I both love and hate secret areas. On one hand, they’re cool and stuff, and I like exploring. On the other hand, sometimes they’re just “activate/shoot random wall segment for no reason” and that feels kinda cheap. In a game with ‘persistent’ health (and armor), these are good places to stash extra health (including items like megahealths or gold armor), or big stashes of ammo or grant access to big guns a bit early.
While modern FPSs still have these, they almost invariably have to do with achievements. I am fairly pro-achievements, but as far as achievements go, “looking up the location of these 80 secret items” is a boring achievement, and also most ‘secret areas’ don’t really hold anything great (apart from 1/80 of your probably-pointless achievement (I’ll still get it though, because 100% completion is a thing that I tend to do occasionally (nested brackets are nested))).
Also “Just around that corner that you don’t need to walk down but can if you want” is a shitty place to hide a secret. At least make more than a casual walk around a corner a requirement for finding these things.

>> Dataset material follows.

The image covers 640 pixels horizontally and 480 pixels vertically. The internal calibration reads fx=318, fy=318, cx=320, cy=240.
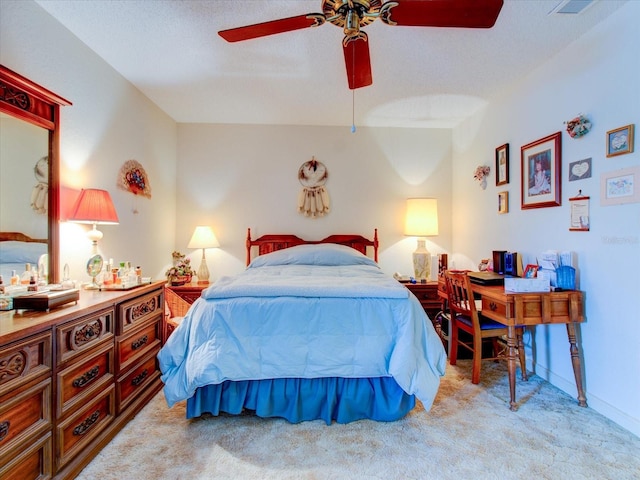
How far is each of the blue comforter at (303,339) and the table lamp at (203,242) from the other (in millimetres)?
1840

It’s probably important to say that modern FPSs can be fun. That being said, I prefer the old FPS tropes over the modern FPS tropes of regenerating health and two guns and STUPIDLY HIGH LETHALITY. While ragging on about MANLY HONORABLE MAN BATTLES WITH GUNS ON THE FIELD OF VALOR is far from my thing, I’d prefer dueling someone with rocket launchers where we can both soak up a few (indirect, at least) hits over LOL SNIPER RIFLES PEWPEW ONESHOT IN THE FOOT. I mean, I sunk a good ~20 hours into CoD: Black Ops last year (which, really, isn’t that much), and I still play TF2 on occasion, and I still play the occasional new FPS for single player (either I’m so good the games are largely trivial now, or more likely, they’ve been slowly getting easier for the most part).
Super scripted scenes are really stupid. Remember how that one guy did the whole first level of CoD: Black Ops only firing his gun twice? Yeah, that’s dumb. Really really dumb.